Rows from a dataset
━━━━━━━━━━

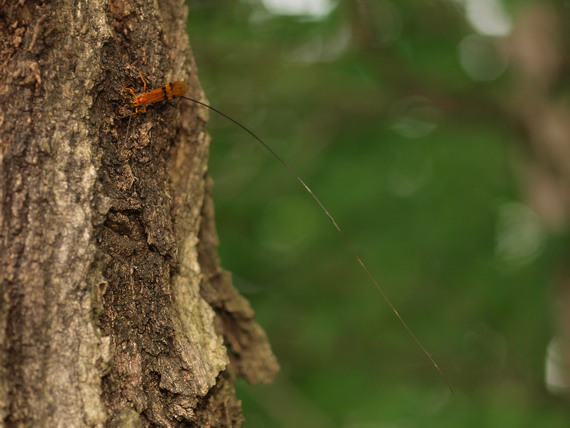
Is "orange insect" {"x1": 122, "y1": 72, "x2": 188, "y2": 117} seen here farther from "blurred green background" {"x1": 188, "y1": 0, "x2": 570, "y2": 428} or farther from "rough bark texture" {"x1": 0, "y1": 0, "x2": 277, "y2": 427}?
"blurred green background" {"x1": 188, "y1": 0, "x2": 570, "y2": 428}

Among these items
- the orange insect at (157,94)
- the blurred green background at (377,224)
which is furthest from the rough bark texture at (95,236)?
the blurred green background at (377,224)

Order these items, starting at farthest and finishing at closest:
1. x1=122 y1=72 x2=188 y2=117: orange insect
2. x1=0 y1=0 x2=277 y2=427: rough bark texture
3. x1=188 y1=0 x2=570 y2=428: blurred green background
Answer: x1=188 y1=0 x2=570 y2=428: blurred green background, x1=122 y1=72 x2=188 y2=117: orange insect, x1=0 y1=0 x2=277 y2=427: rough bark texture

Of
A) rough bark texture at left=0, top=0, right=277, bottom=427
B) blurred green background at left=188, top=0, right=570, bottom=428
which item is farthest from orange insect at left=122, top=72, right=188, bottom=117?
blurred green background at left=188, top=0, right=570, bottom=428

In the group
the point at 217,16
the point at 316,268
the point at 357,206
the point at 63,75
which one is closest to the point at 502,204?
the point at 357,206

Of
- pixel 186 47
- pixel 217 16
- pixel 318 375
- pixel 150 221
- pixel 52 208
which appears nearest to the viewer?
pixel 52 208

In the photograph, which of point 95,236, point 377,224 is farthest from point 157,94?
point 377,224

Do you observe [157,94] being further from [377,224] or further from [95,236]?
[377,224]

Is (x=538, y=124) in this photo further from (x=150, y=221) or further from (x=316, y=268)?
(x=150, y=221)
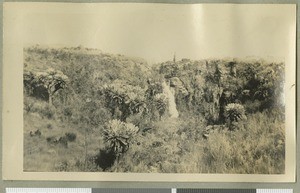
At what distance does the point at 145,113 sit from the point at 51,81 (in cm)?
16

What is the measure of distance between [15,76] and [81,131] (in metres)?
0.14

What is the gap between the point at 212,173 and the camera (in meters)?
0.85

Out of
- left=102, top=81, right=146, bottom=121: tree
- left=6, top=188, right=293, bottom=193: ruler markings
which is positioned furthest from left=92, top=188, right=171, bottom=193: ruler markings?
left=102, top=81, right=146, bottom=121: tree

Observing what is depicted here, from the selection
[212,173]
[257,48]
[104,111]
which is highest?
[257,48]

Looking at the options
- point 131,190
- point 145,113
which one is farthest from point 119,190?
point 145,113

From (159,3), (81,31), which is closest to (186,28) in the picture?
(159,3)

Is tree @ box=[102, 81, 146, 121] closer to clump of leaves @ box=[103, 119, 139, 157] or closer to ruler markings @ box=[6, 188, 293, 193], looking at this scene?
clump of leaves @ box=[103, 119, 139, 157]

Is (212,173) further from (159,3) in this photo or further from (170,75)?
(159,3)

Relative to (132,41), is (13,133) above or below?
below

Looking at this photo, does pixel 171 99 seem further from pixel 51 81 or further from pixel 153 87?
pixel 51 81

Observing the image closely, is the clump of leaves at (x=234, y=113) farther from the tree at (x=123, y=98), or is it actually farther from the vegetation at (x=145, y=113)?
the tree at (x=123, y=98)

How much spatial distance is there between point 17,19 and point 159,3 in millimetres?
236

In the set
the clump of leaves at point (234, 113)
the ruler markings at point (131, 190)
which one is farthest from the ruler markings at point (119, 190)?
the clump of leaves at point (234, 113)

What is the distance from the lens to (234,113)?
2.79 feet
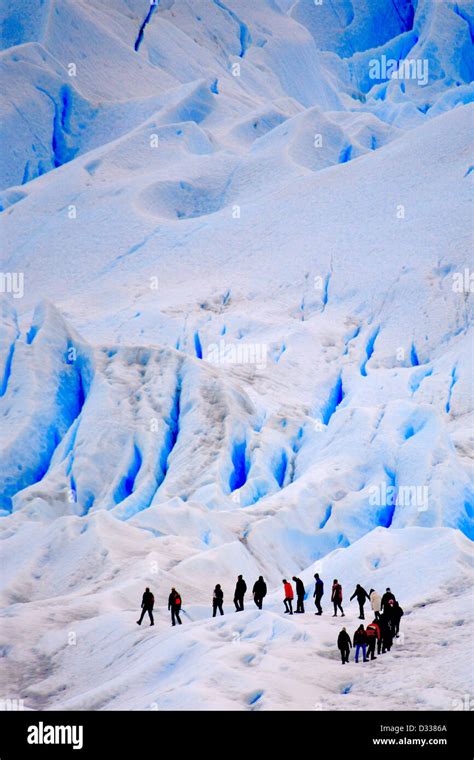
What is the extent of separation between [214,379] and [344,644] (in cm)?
2154

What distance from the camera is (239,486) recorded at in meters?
36.9

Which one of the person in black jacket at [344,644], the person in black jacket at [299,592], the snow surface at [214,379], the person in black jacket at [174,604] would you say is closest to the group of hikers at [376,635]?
the person in black jacket at [344,644]

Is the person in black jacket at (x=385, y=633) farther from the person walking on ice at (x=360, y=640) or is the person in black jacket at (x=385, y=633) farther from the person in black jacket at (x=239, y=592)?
the person in black jacket at (x=239, y=592)

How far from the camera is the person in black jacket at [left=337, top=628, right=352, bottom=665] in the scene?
18.7m

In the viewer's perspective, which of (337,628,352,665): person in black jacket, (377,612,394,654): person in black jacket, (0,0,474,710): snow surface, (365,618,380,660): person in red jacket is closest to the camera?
(337,628,352,665): person in black jacket

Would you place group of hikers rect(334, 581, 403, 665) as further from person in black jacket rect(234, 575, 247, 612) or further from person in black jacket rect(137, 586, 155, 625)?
person in black jacket rect(137, 586, 155, 625)

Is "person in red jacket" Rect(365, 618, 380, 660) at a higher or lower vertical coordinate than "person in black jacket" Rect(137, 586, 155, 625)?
lower

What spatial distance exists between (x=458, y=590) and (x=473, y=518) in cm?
978

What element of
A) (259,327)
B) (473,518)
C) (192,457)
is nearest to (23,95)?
(259,327)

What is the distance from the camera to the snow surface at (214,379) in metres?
21.3

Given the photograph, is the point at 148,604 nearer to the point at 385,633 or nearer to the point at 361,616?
the point at 361,616

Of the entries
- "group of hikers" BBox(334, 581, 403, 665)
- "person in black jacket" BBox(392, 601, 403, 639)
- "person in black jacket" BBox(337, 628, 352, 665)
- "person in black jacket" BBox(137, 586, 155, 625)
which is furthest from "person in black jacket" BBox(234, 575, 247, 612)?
"person in black jacket" BBox(337, 628, 352, 665)

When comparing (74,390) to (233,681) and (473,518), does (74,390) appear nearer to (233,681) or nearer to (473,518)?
(473,518)

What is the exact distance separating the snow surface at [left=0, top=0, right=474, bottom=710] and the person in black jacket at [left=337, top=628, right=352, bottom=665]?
0.30 metres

━━━━━━━━━━

WHAT IS BEING ASKED:
Repeat all of the records above word for word, leaving out the pictures.

COMPLETE ANSWER:
Is "orange insect" {"x1": 122, "y1": 72, "x2": 188, "y2": 117} seen here farther from "blurred green background" {"x1": 188, "y1": 0, "x2": 570, "y2": 428} or farther from "rough bark texture" {"x1": 0, "y1": 0, "x2": 277, "y2": 427}?
"blurred green background" {"x1": 188, "y1": 0, "x2": 570, "y2": 428}

Among these items
- the orange insect at (157,94)
- the blurred green background at (377,224)
which is furthest from the rough bark texture at (95,236)?
the blurred green background at (377,224)

Order these items, starting at farthest and finishing at closest:
1. x1=122 y1=72 x2=188 y2=117: orange insect
2. x1=0 y1=0 x2=277 y2=427: rough bark texture
3. x1=188 y1=0 x2=570 y2=428: blurred green background
Answer: x1=188 y1=0 x2=570 y2=428: blurred green background, x1=122 y1=72 x2=188 y2=117: orange insect, x1=0 y1=0 x2=277 y2=427: rough bark texture

Of
A) rough bark texture at left=0, top=0, right=277, bottom=427
B) blurred green background at left=188, top=0, right=570, bottom=428
which item is farthest from orange insect at left=122, top=72, right=188, bottom=117?
blurred green background at left=188, top=0, right=570, bottom=428

In the group
the point at 217,16
the point at 316,268
the point at 357,206
the point at 63,75
which one is closest to the point at 502,204?
the point at 357,206

Of
- pixel 186 47
- pixel 217 16
- pixel 318 375
- pixel 150 221
- pixel 52 208
which appears nearest to the viewer?
pixel 52 208

In the photograph, which of point 95,236, point 377,224 is farthest from point 157,94?
point 377,224

Do you observe [157,94] being further from [377,224] or further from [95,236]?
[377,224]

Is (x=538, y=124) in this photo further from (x=150, y=221) or further from (x=316, y=268)?
(x=150, y=221)
At what distance does the point at 145,113 sit from the point at 51,81 (in cm)?
16

What is the measure of distance between [15,76] and [81,131] (in metres)?
0.14

What is the gap between the point at 212,173 and the camera (in meters)?
0.85

Out of
- left=102, top=81, right=146, bottom=121: tree
- left=6, top=188, right=293, bottom=193: ruler markings
which is positioned furthest from left=92, top=188, right=171, bottom=193: ruler markings?
left=102, top=81, right=146, bottom=121: tree

Observing what is depicted here, from the selection
[212,173]
[257,48]
[104,111]
which is highest?
[257,48]

Looking at the options
- point 131,190
- point 145,113
which one is farthest from point 119,190?
point 145,113

From (159,3), (81,31), which is closest to (186,28) in the picture?
(159,3)

Is tree @ box=[102, 81, 146, 121] closer to clump of leaves @ box=[103, 119, 139, 157] or closer to ruler markings @ box=[6, 188, 293, 193], looking at this scene?
clump of leaves @ box=[103, 119, 139, 157]

Is (212,173) further from (159,3) in this photo or further from (170,75)?
(159,3)

Relative to (132,41), is (13,133) above or below?
below

Looking at this photo, does pixel 171 99 seem further from pixel 51 81 or further from pixel 153 87?
pixel 51 81

Observing the image closely, is the clump of leaves at (x=234, y=113) farther from the tree at (x=123, y=98), or is it actually farther from the vegetation at (x=145, y=113)?
the tree at (x=123, y=98)

How much spatial distance is there between point 17,19 and point 159,3 in millimetres?
236

In the set
the clump of leaves at point (234, 113)
the ruler markings at point (131, 190)
which one is farthest from the ruler markings at point (119, 190)?
the clump of leaves at point (234, 113)

What is the distance from the lens to (234,113)?
2.79 feet
What is the extent of separation between [214,379] and [344,644] (in cm)?
2154

What distance from the camera is (239,486) recorded at in meters?
36.9

Which one of the person in black jacket at [344,644], the person in black jacket at [299,592], the snow surface at [214,379], the person in black jacket at [174,604] would you say is closest to the group of hikers at [376,635]?
the person in black jacket at [344,644]

Is the person in black jacket at (x=385, y=633) farther from the person walking on ice at (x=360, y=640) or is the person in black jacket at (x=385, y=633) farther from the person in black jacket at (x=239, y=592)?
the person in black jacket at (x=239, y=592)

How far from the camera is the person in black jacket at [left=337, top=628, right=352, bottom=665] in the scene?
18.7m

In the viewer's perspective, which of (337,628,352,665): person in black jacket, (377,612,394,654): person in black jacket, (0,0,474,710): snow surface, (365,618,380,660): person in red jacket is closest to the camera?
(337,628,352,665): person in black jacket

Would you place group of hikers rect(334, 581, 403, 665) as further from person in black jacket rect(234, 575, 247, 612) or further from person in black jacket rect(137, 586, 155, 625)?
person in black jacket rect(137, 586, 155, 625)

Is "person in red jacket" Rect(365, 618, 380, 660) at a higher or lower vertical coordinate than "person in black jacket" Rect(137, 586, 155, 625)?
lower

What spatial distance exists between (x=458, y=590) and (x=473, y=518) in cm?
978

What element of
A) (259,327)
B) (473,518)
C) (192,457)
is nearest to (23,95)?
(259,327)

What is the distance from the camera to the snow surface at (214,379) in metres?
21.3

Given the photograph, is the point at 148,604 nearer to the point at 385,633 or nearer to the point at 361,616?
the point at 361,616

Of the entries
- "group of hikers" BBox(334, 581, 403, 665)
- "person in black jacket" BBox(392, 601, 403, 639)
- "person in black jacket" BBox(337, 628, 352, 665)
- "person in black jacket" BBox(137, 586, 155, 625)
which is furthest from "person in black jacket" BBox(234, 575, 247, 612)?
"person in black jacket" BBox(337, 628, 352, 665)

When comparing (74,390) to (233,681) and (473,518), does (74,390) appear nearer to (233,681) or nearer to (473,518)?
(473,518)

What is the exact distance separating the snow surface at [left=0, top=0, right=474, bottom=710] and the person in black jacket at [left=337, top=628, right=352, bottom=665]?
0.30 metres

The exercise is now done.